### REQUIRED TASK 1
Answer these questions using the passage on garden soils:
(a) According to the writers, what injures soils?
(b) What animals kept the grass close when portions of large kitchen-gardens were laid down in grass?
(c) Where did the replacement soil come from when the beds of a large parterre were cleared out?

### SUPPLIED TEXT
══════════════════════════════
Fashion has led to our present demand for sensational parterres and perennial supplies of cut-flowers and decorative plants, and many gardeners have had to meet an overwhelming increase of work without any addition to their staff, and the inevitable result is neglect somewhere. But though this is true, it is also true that many do not give these matters the attention they might do and which they deserve. Our opinion is that soils are injured through getting too much farmyard straw dug into them. We have a great antipathy to soils which have lost the brown colour of their virginity, and we are certainly of opinion that with proper treatment they ought not to lose it. Were less stableyard straw dug into the soil, and its place supplied by the urine which is often wasted, this result would not so readily ensue. Practically it is an impossibility to turn brown loam into black garden-earth with urine - and practically the very finest kitchen-garden crops can be raised by its aid with very little solid manure, and the less straw the better. And many of our artificial manures might be profitably employed for the same purpose.

And the same means which are useful to prevent soil losing its best properties are of equal use in restoring what is often called worn-out soil; and if deep trenching was called into aid the results would be better still. We have sometimes seen portions of large kitchen-gardens laid down in grass, kept close by sheep, and the improvement effected was immense. We once had a hand in clearing out the whole of the beds of a large parterre, and replacing it by soil from the kitchen-garden, and the results were most favourable. What we have written is not theory merely: we have proved it to be fact, and the course laid down we are in the habit of following. Loam is not always attainable, and in cases of this kind it becomes a double reason for maintaining the soils we cultivate as near that condition as possible for although a change of soil for permanent plants is certainly as advantageous as for temporary crops, it is also as certainly true that permanent plants often - almost always - do ill because their roots are in unsuitable soil.
══════════════════════════════
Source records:
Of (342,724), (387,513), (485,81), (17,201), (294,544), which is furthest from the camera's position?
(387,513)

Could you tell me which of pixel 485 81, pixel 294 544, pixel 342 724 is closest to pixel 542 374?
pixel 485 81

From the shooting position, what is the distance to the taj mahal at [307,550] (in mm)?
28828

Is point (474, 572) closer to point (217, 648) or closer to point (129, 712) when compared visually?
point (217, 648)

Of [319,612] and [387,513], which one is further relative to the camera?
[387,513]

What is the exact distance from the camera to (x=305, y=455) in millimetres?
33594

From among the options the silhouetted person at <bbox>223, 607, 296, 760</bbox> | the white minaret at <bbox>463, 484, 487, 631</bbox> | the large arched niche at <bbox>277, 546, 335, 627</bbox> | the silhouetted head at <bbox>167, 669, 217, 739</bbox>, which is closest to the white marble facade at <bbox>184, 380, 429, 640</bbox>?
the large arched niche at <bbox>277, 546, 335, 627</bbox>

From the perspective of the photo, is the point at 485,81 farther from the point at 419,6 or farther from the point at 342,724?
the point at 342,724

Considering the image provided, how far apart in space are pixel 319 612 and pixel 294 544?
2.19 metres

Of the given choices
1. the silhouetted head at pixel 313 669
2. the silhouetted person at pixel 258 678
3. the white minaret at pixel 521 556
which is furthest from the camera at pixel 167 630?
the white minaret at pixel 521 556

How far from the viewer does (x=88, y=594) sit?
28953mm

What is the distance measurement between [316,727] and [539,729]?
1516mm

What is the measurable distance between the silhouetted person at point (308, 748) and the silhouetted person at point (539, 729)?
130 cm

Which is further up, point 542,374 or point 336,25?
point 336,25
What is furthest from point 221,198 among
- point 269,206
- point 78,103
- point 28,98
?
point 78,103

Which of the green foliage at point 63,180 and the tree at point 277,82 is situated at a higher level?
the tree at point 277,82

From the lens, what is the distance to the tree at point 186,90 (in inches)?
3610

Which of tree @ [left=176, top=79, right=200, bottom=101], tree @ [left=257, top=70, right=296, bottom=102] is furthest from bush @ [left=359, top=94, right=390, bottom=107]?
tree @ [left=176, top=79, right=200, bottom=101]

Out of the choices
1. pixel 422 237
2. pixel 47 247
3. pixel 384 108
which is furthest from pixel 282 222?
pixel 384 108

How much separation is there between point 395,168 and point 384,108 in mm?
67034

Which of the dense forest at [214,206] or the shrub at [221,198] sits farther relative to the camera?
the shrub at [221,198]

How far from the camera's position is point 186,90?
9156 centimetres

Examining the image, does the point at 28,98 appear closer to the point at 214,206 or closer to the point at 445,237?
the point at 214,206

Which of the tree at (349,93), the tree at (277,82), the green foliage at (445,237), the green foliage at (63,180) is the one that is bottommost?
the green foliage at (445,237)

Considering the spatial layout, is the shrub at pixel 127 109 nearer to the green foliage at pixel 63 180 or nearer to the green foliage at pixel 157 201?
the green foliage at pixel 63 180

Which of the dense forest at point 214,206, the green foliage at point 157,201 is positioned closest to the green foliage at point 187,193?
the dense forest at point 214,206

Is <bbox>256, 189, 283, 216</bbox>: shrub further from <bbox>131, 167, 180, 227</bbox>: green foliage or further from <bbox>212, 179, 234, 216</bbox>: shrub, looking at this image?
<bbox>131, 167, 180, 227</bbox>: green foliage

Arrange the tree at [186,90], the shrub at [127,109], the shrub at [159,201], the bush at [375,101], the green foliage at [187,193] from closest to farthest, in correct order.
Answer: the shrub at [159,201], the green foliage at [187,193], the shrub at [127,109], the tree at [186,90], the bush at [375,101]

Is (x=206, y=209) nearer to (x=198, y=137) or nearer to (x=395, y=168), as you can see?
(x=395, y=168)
══════════════════════════════
### REQUIRED TASK 2
Reproduce the source records word for word, everything from the first row down to the row containing "2.19 metres", with both of those included.

### REPLY 1
(a) Getting too much farmyard straw dug into them.
(b) Sheep.
(c) The kitchen-garden.

### REPLY 2
Of (342,724), (387,513), (485,81), (17,201), (294,544), which is furthest from the camera's position?
(387,513)

Could you tell me which of pixel 485 81, pixel 294 544, pixel 342 724 is closest to pixel 542 374?
pixel 485 81

From the shooting position, what is the distance to the taj mahal at [307,550] (in mm)?
28828

Is point (474, 572) closer to point (217, 648) or closer to point (129, 712) when compared visually?
point (217, 648)

Of [319,612] and [387,513], which one is further relative to the camera?
[387,513]

What is the exact distance from the camera to (x=305, y=455) in millimetres?
33594

From among the options the silhouetted person at <bbox>223, 607, 296, 760</bbox> | the white minaret at <bbox>463, 484, 487, 631</bbox> | the large arched niche at <bbox>277, 546, 335, 627</bbox> | the silhouetted head at <bbox>167, 669, 217, 739</bbox>, which is closest to the white marble facade at <bbox>184, 380, 429, 640</bbox>?
the large arched niche at <bbox>277, 546, 335, 627</bbox>

From the perspective of the photo, is the point at 485,81 farther from the point at 419,6 or farther from the point at 342,724?
the point at 342,724

Considering the image provided, how far apart in space are pixel 319 612 and pixel 294 544?
2.19 metres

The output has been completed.